If geoengine test fails, rerun the failing case with logs and keep the output folder:
geoengine test --case <case-name> --verbose --keep-workdir
Inspect .geoengine-test/<case-name>/ to confirm what the worker actually wrote. If the output is correct but the comparison failed, update the expected file, tolerance, or ignored JSON paths in tests/geoengine.test.yaml.

Force a Clean Rebuild

If your Docker image is stale or a dependency change isn’t being picked up, force a full rebuild with --no-cache:
geoengine apply --no-cache
This bypasses Docker’s layer cache and rebuilds the image from scratch. Use it when:
  • You’ve updated a package version in pixi.toml but the old version is still being used
  • The image is in an inconsistent state after a failed build
  • You want to confirm the image builds cleanly from the current config

Repair GeoEngine Artifacts

geoengine patch performs a maintenance sweep and repairs any broken state across all GeoEngine-managed artifacts:
geoengine patch
Run this after upgrading GeoEngine, or whenever workers, plugins, or agent skills are behaving unexpectedly. It checks and repairs:
  • Global registry (~/.geoengine/settings.bin) — validates the settings file
  • Worker state files — validates state/*.json, reports orphaned records
  • Config snapshots — validates saves/<worker>/map.json, checks all referenced snapshots exist
  • GIS plugins — reinstalls stale or missing plugin files for QGIS and ArcGIS Pro
  • Agent skills — syncs skill files into each installed agent’s skills folder; files with matching SHA-256 hashes are skipped
geoengine patch exits with a non-zero status if any validation issue is found, making it safe to use in scripts.

Delete a Worker or Version

If a worker is in a broken state and needs to be removed:
# Delete a worker entirely by ID (shows a confirmation prompt)
geoengine delete --id <worker-id>

# Delete the worker in the current directory
geoengine delete

# Delete a specific tag only (removes image, mapping, and snapshot)
geoengine delete --tag claude-1.0.0
After deleting, re-apply the worker with geoengine apply to recreate it cleanly.

Common Issues

Build fails: command.script not found

Make sure the script path in geoengine.yaml is relative to the worker directory and the file actually exists there.

geoengine apply rejects my version number

In production mode, the version in geoengine.yaml must be a valid semantic version (MAJOR.MINOR.PATCH) and must be greater than or equal to the highest version already recorded.
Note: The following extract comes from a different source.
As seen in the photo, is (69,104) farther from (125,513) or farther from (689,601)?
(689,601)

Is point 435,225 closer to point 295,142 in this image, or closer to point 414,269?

Use geoengine apply --dev to skip this check during development.

Worker appears in geoengine workers but not in QGIS/ArcGIS

Run geoengine patch to reinstall any stale plugin files, then close and reopen the GIS Processing Toolbox to refresh the worker list.

Dependency changes not reflected after apply

Run geoengine apply --no-cache to force a full Docker rebuild. Docker may be using a cached layer that predates your pixi.toml changes.